“É preciso passar do discurso à ação”

      «A Proposta de Lei do Orçamento do Estado para o ano de 2021 e respetivo relatório efetuam várias referências à importância do combate à corrupção. As menções são essencialmente genéricas, não se vislumbrando um grande conjunto de medidas concretas que permita revolucionar a investigação criminal nesta área.


      Quem analisar o relatório anexo à proposta de Lei do Orçamento de Estado facilmente percebe quais as grandes prioridades do Ministério da Justiça, ou seja, a simplificação e a transição digital. Desafio o leitor a ler esse documento, pois facilmente tirará as suas conclusões.


      O enfoque é colocado na relação do cidadão com a Justiça, o que é bastante válido, mas traduz outra prioridade. Existe uma ou outra medida desgarrada que diz respeito à criminalidade económico-financeira, mas não é dada grande importância a esta matéria.


      Este ainda não é o Orçamento que aposta a sério no combate à corrupção. Continuamos sem saber qual o valor global destinado ao plano nacional de combate à corrupção atualmente em debate, as medidas materiais concretas para o implementar e as verbas por rubrica.


      Sabemos que se encontra orçamentada a verba de 1,9 milhões de euros para prevenção e proteção das vítimas de violência doméstica, sabemos que se encontra orçamentada a verba de 2,2 milhões de euros para aplicar no programa Simplex+ e também qual o valor destinado ao plano de contingência no âmbito do Covid19, mas não conseguimos perceber que valor se destina a reforçar o combate à corrupção.


      Por questões de transparência deveria orçamentar-se todos os anos o valor específico do novo programa nacional que se pretende implementar, à semelhança do que acontece com o Simplex.


      O Sindicato dos Magistrados do Ministério Público sugere que o Parlamento, no próximo Orçamento de Estado, reforce substancialmente os meios afetos à investigação criminal. Para além da falta de magistrados do Ministério Público e de inspetores da Polícia Judiciária, a carência de peritos nesta polícia e no Núcleo de Assessoria Técnica da PGR é gritante.


      Há investigações que param por falta de peritos ou por não existir o “software” adequado. Não basta dizer que a culpa dos atrasos na justiça é dos megaprocessos, quando alguns desses processos ficam parados meses à espera de uma perícia, por falta de recursos técnicos ou humanos.

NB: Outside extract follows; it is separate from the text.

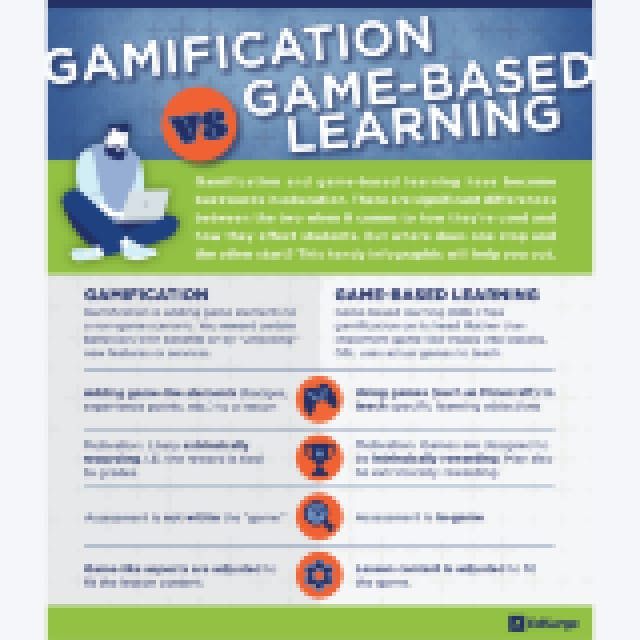 Game-Based Learning: Preparing Students for The Future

      Nos processos maiores e mais complexos são evidenciadas as falhas e as carências da investigação criminal. Num quadro em que a investigação da cibercriminalidade é cada vez mais importante e esta se cruza com a criminalidade económico-financeira, é crucial investir na contratação de engenheiros informáticos e adquirir “software” adequado para fazer a análise e pesquisa da informação recolhida.


      Para além disso é também imprescindível contratar peritos nas áreas contabilística e financeira para assessorar os juízes que julgam os processos de corrupção. Sem este apoio os julgamentos irão durar muito mais tempo. Convém lembrar que há mais de uma década que há uma Lei que prevê a contratação desses assessores, mas a mesma nunca foi colocada em prática.


      O combate à corrupção não se faz no papel, mas no terreno. Em suma, é preciso passar do discurso à ação…»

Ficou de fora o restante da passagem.